Max Tillmann spoke at the Françoise and Georges Selz Lectures on 18th- and 19th-Century French Decorative Arts and Culture on Tuesday, April 1, 2014. His talk is entitled “Les derniers goûts de France: Elector Max Emanuel and French Decorative Arts about 1715.”

Extraordinary is the term that best describes the turbulent life of Bavarian Elector Max Emanuel (1662–1726), who, due to his alliance with the Bourbons during the Spanish War of Succession, spent the years from 1708 to 1715 as an émigré at the court of Louis XIV. In his lecture at the BGC, Tillmann will explore the prince’s commissions to the great Parisian masters of the decorative arts, including Boulle furniture, gilt bronzes, and magnificent silverware, gold, and jewellery. The history of his 1713 commission of a famous gold chalice from the royal sculptor and goldsmith Thomas Germain exemplifies the Elector’s distinct impact on the design, which rejected the style of classicist grandeur in favour of what was becoming known as the goût moderne. Investigating the material and formal features of palatial furniture such as the “Bureau de l’Électeur” (Louvre, Paris), made ca. 1714–16, illustrates the Elector’s exceptional position as a patron of French arts while also revealing his commissions’ Pan-European character.

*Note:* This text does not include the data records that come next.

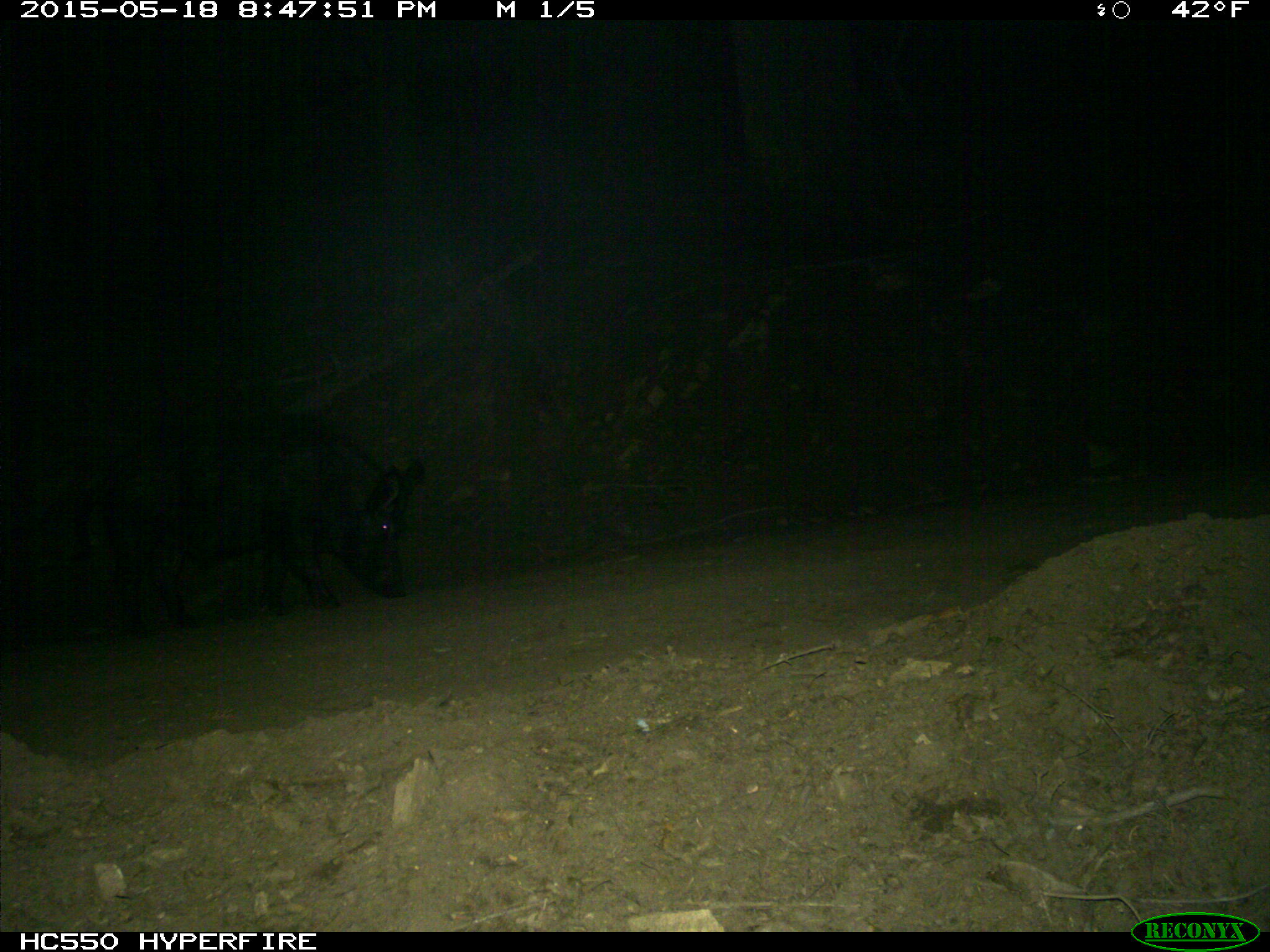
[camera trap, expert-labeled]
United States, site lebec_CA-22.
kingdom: Animalia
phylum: Chordata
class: Mammalia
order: Artiodactyla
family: Suidae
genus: Sus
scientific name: Sus scrofa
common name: wild boar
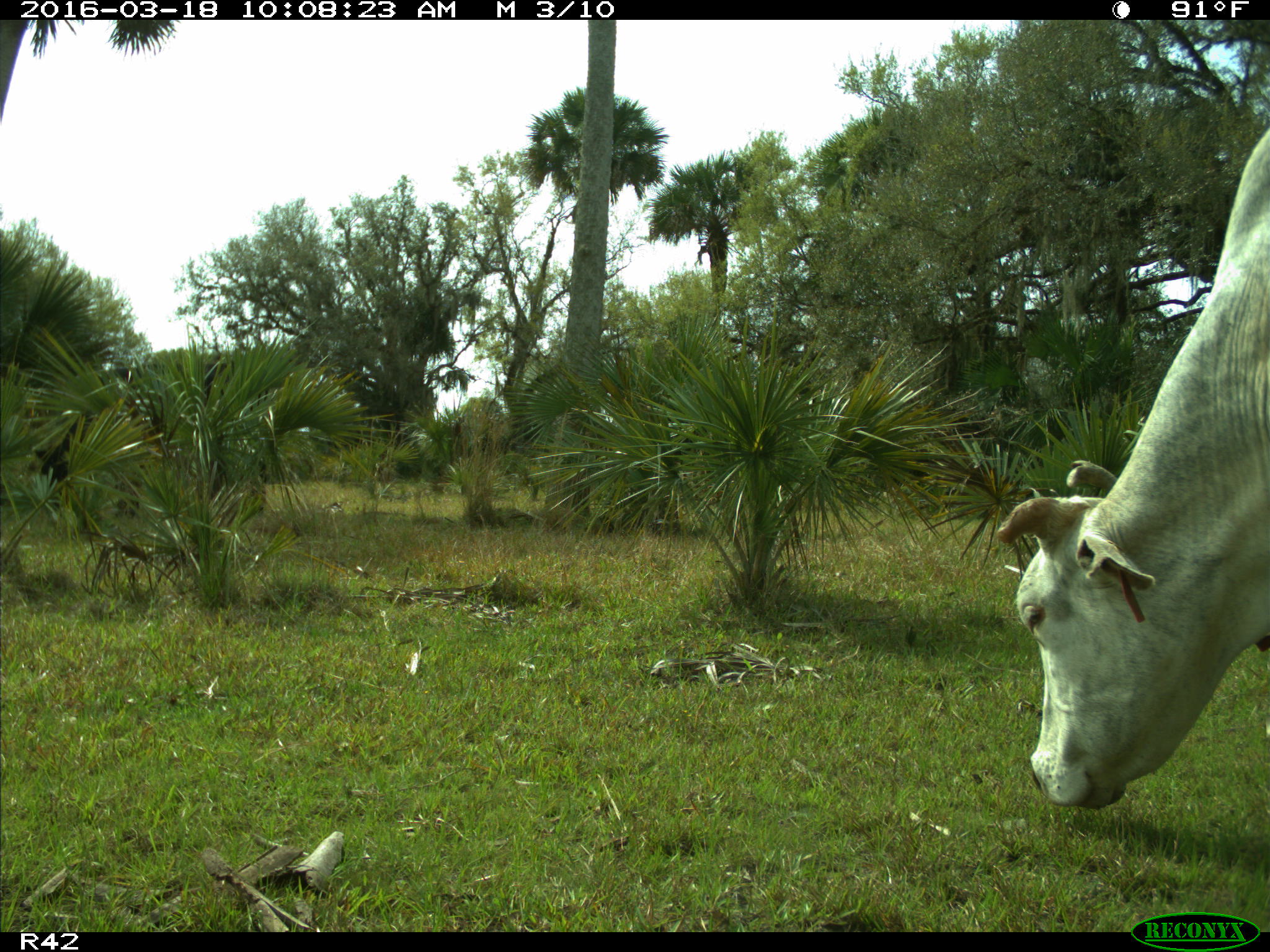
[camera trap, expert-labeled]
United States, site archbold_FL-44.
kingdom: Animalia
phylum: Chordata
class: Mammalia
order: Artiodactyla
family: Bovidae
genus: Bos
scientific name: Bos taurus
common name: domestic cow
Bos taurus (domestic cow).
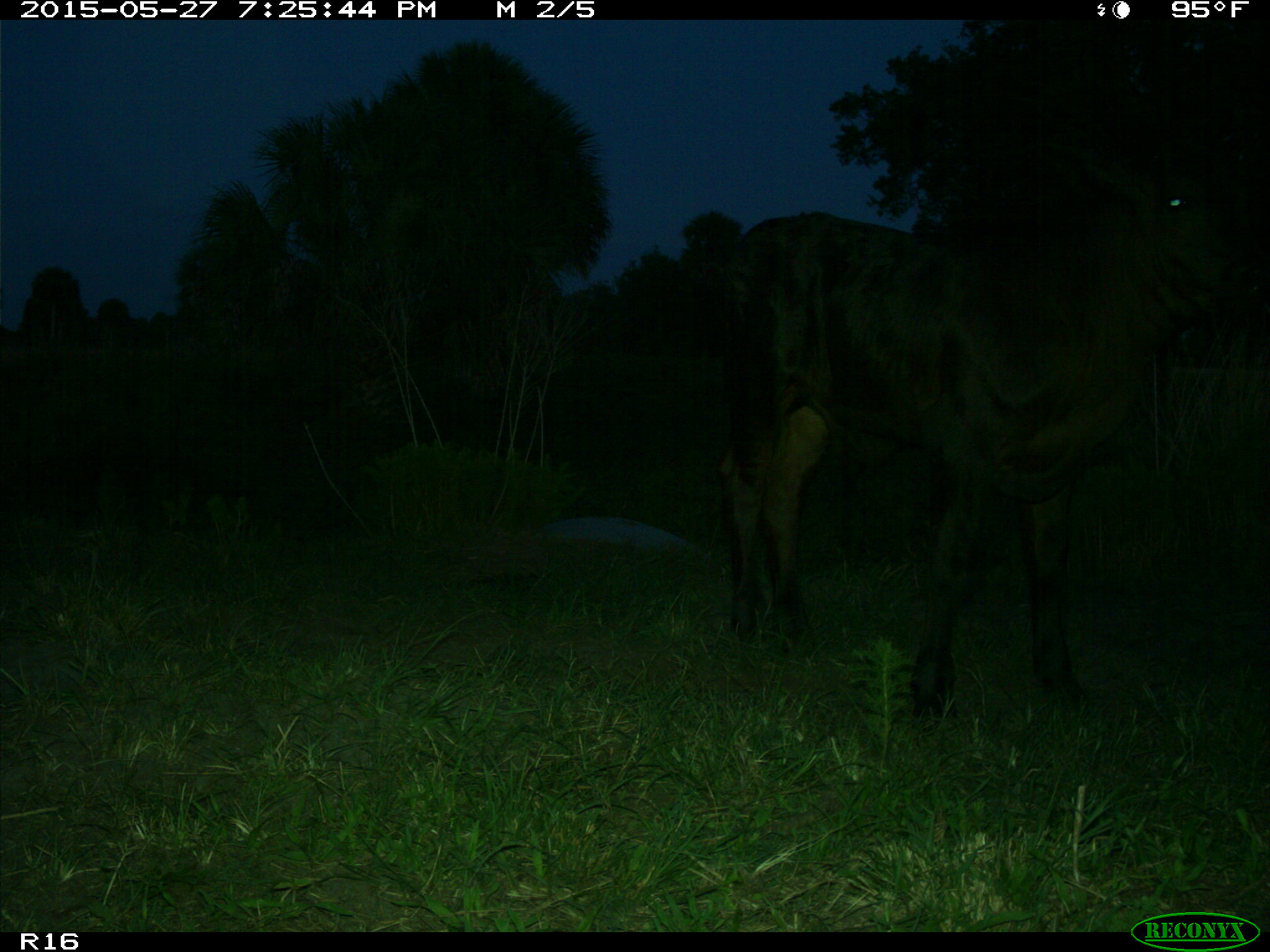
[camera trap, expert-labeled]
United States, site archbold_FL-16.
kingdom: Animalia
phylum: Chordata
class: Mammalia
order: Artiodactyla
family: Bovidae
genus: Bos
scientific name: Bos taurus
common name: domestic cow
Bos taurus (domestic cow).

Max Tillmann studies the production and circulation of eighteenth-century French luxury arts, including painting, Boulle furniture, mounted Asian porcelain, and silver. His PhD research concerned the collecting and patronage of Bavarian Elector Max Emanuel during his sojourn in the Spanish Netherlands and France between1692 and 1715. From 2005 to 2008 he was Curatorial Assistant in the Museum Department of state-owned Bavarian Palaces, Munich, and he was responsible for the refurbishment of the princely apartment of the Badenburg, a Baroque pleasure house in the garden of Nymphenburg Palace. His publications include “‘Très belle, agréable et bien meublée’: The Electoral Palace at Saint-Cloud in the Early Eighteenth Century,” in D. A. Baxter and M. Martin, eds., Architectural Space in Eighteenth-Century Europe: Constructing Identities and Interiors (Aldershot: Ashgate, 2010), pp. 35–56; “‘Von denen neu französischen Mobilien’: The Impact of Boulle Furniture at the Court of Elector Max Emanuel (1680–1726),” in Baroque Furniture in the Boulle Technique: Conservation, Science, History (München: Siegl, 2013), pp. 165–172; “Re-staging the Picture Gallery: the Formation of the Grande Galerie at Schleissheim Palace,” in The Gallery of Charles XI at the Royal Palace of Stockholm: In Perspective (forthcoming). He has helped organize and catalogue numerous exhibitions, including Baroque Furniture in the Boulle Technique (Bavarian National Museum, Munich, 2011), André Charles Boulle (1642–1732): A New Style for Europe (Museum of Decorative Arts, Frankfurt, 2009), The House of Wittelsbach and the Middle Kingdom (Bavarian National Museum, 2009), and 1806: A Crown for Bavaria at the Munich Residenz in 2006. He is currently co-curating an exhibition for the Staatliche Kunsthalle in Karlsruhe on the role and tastes of the Margravine Caroline Louise of Baden (1723–1783) as principal founder of Karlsruhe’s painting collection.